• DESCRIPTION OF THE TASK: Could you copy exactly the lines below, beginning at the line with "The Body as a Dream: A Singapore Story" and stopping after the line with "China-based ForU Worldwide", with no pictures?

• DATA TO EXAMINE:
* * * *
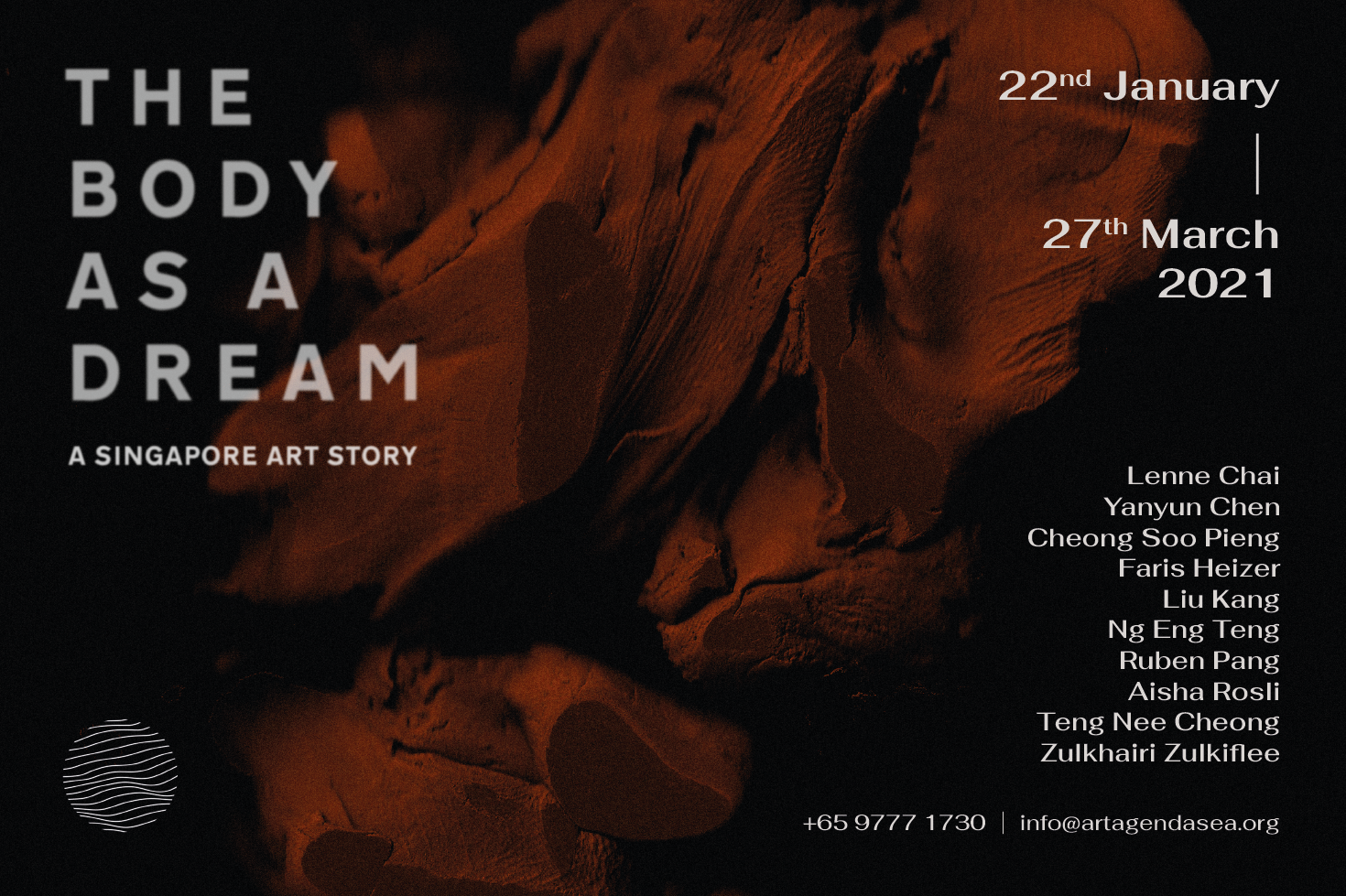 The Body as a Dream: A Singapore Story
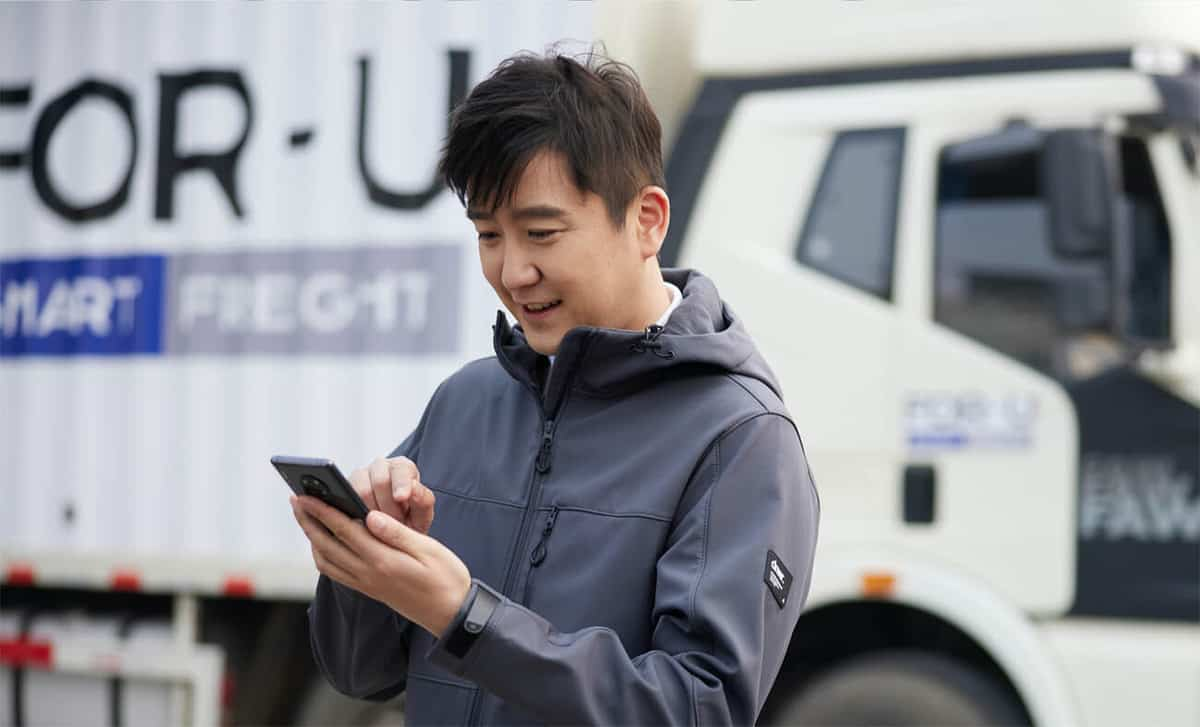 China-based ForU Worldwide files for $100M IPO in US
* * * *
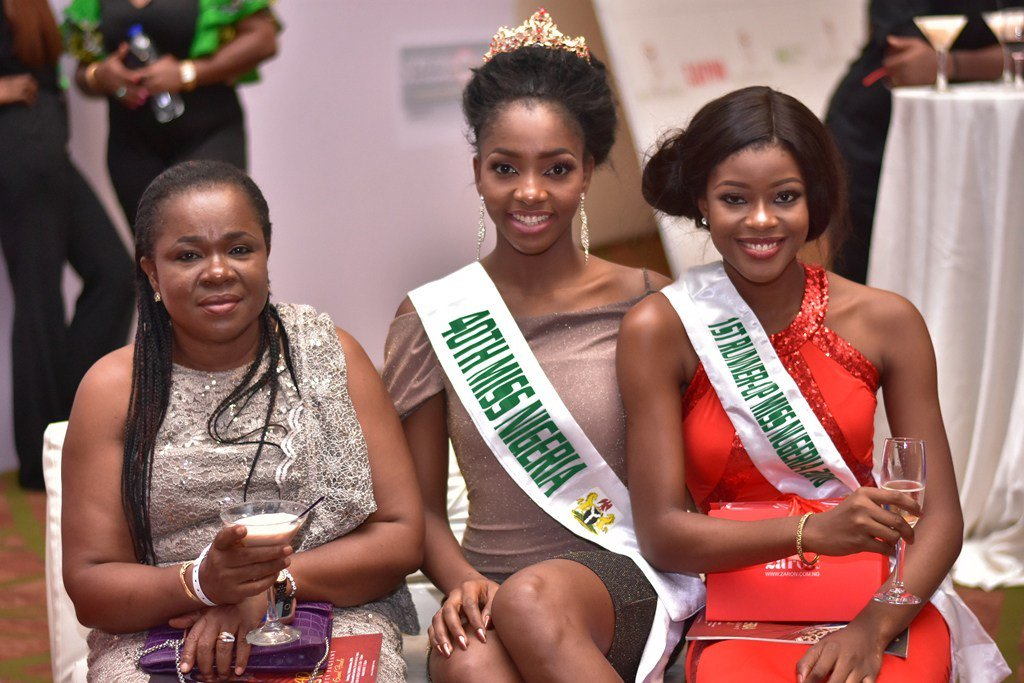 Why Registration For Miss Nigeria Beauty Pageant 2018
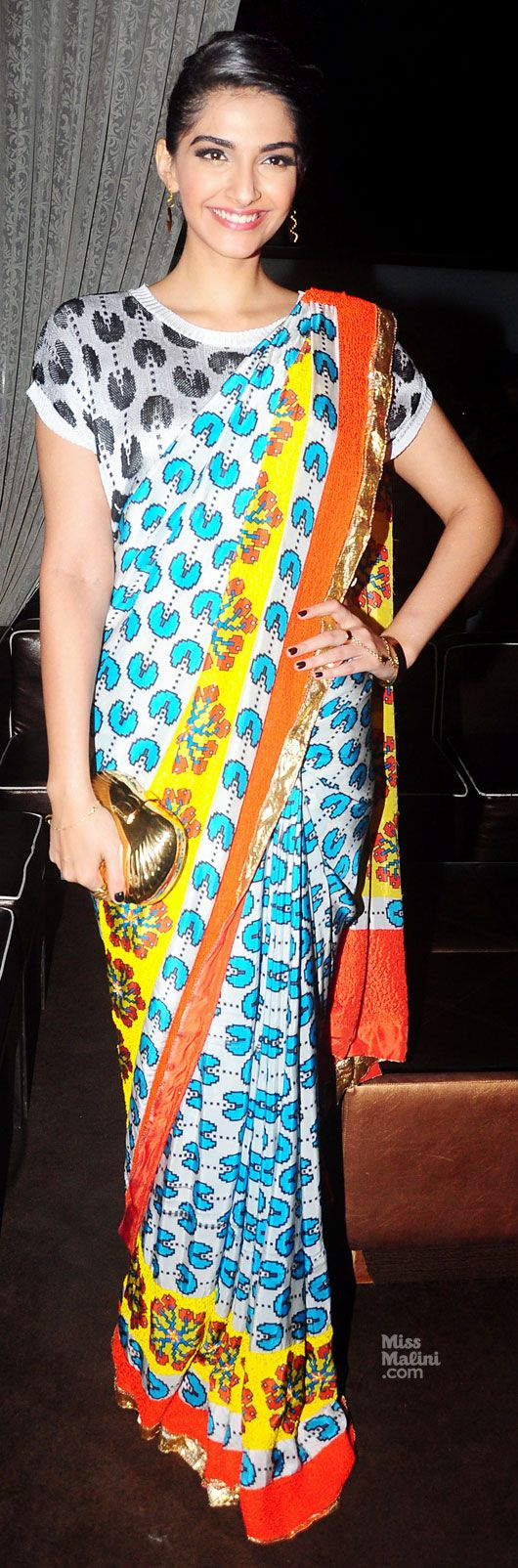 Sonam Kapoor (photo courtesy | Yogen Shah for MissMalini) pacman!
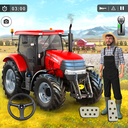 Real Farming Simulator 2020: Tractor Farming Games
* * * *
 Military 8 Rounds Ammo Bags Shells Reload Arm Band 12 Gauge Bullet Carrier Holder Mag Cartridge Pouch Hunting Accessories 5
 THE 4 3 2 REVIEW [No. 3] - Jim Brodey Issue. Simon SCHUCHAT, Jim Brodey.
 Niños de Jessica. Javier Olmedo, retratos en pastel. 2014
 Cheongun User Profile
* * * *
• RESPONSE FOR THIS EXERCISE:
 The Body as a Dream: A Singapore Story
 China-based ForU Worldwide files for $100M IPO in US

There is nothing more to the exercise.